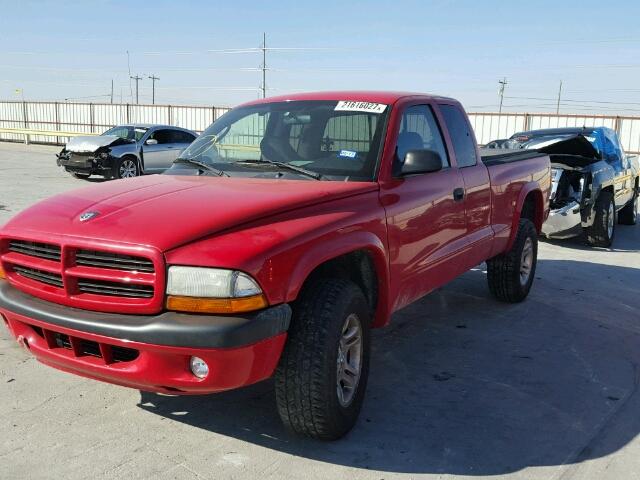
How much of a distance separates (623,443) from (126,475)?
2.53 m

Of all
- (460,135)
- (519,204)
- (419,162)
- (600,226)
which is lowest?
(600,226)

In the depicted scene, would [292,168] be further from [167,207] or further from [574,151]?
[574,151]

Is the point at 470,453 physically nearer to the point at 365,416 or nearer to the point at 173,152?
the point at 365,416

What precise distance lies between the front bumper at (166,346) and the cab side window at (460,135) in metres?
2.53

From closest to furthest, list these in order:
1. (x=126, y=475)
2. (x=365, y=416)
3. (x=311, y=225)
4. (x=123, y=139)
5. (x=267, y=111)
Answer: (x=126, y=475), (x=311, y=225), (x=365, y=416), (x=267, y=111), (x=123, y=139)

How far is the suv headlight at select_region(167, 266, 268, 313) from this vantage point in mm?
2711

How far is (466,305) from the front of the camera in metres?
5.86

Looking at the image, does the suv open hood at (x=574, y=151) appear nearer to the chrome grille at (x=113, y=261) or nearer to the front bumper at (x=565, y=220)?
the front bumper at (x=565, y=220)

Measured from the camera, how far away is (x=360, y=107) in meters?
4.16

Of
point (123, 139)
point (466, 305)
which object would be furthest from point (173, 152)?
point (466, 305)

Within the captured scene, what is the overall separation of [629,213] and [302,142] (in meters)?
8.90

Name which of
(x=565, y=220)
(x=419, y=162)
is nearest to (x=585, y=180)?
(x=565, y=220)

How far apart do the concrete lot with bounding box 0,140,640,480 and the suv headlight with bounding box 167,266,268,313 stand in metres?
0.82

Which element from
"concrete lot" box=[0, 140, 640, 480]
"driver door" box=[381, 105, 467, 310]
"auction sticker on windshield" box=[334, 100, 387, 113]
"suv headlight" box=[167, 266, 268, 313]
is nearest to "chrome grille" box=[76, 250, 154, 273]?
"suv headlight" box=[167, 266, 268, 313]
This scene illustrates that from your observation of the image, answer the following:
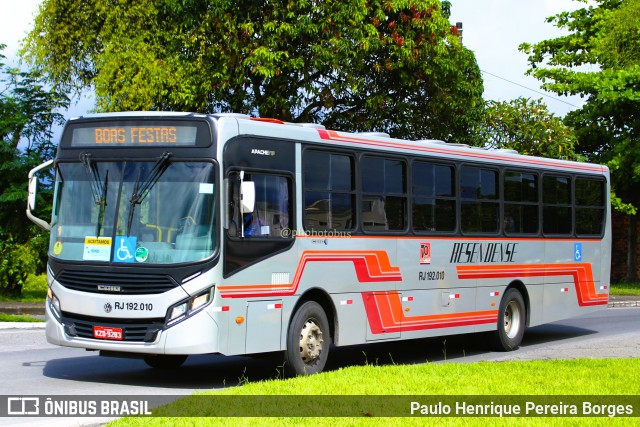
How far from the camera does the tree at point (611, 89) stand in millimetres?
37219

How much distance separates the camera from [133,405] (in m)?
10.6

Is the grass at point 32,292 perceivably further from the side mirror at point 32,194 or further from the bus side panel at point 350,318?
the bus side panel at point 350,318

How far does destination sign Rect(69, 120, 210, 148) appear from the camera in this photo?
40.3 ft

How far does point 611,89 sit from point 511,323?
21.0 meters

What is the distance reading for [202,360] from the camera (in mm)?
15719

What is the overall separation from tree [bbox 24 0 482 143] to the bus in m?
11.9

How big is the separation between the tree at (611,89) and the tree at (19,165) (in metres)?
19.3

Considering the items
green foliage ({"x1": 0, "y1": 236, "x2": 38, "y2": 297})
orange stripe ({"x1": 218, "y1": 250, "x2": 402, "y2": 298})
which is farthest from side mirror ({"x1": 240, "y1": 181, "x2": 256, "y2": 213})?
green foliage ({"x1": 0, "y1": 236, "x2": 38, "y2": 297})

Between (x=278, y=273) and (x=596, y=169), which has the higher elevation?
(x=596, y=169)

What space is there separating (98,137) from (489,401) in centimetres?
571

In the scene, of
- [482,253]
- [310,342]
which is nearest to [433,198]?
[482,253]

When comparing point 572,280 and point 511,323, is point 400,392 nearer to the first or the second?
point 511,323

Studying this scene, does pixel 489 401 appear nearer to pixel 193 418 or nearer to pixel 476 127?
pixel 193 418

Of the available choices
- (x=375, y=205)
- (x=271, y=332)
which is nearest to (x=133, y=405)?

################

- What needs to be done -
Turn the lines from the one containing "When comparing point" through the final line of the entries into a Markdown table with the columns Row and Line, omitting blank lines.

- Written answer -
| Row | Line |
|---|---|
| 1 | When comparing point 572,280 and point 511,323, is point 400,392 nearer to the first or the second? |
| 2 | point 511,323 |
| 3 | Studying this scene, does pixel 489 401 appear nearer to pixel 193 418 or nearer to pixel 476 127? |
| 4 | pixel 193 418 |
| 5 | Of the available choices |
| 6 | - (x=375, y=205) |
| 7 | - (x=271, y=332) |
| 8 | which is nearest to (x=133, y=405)? |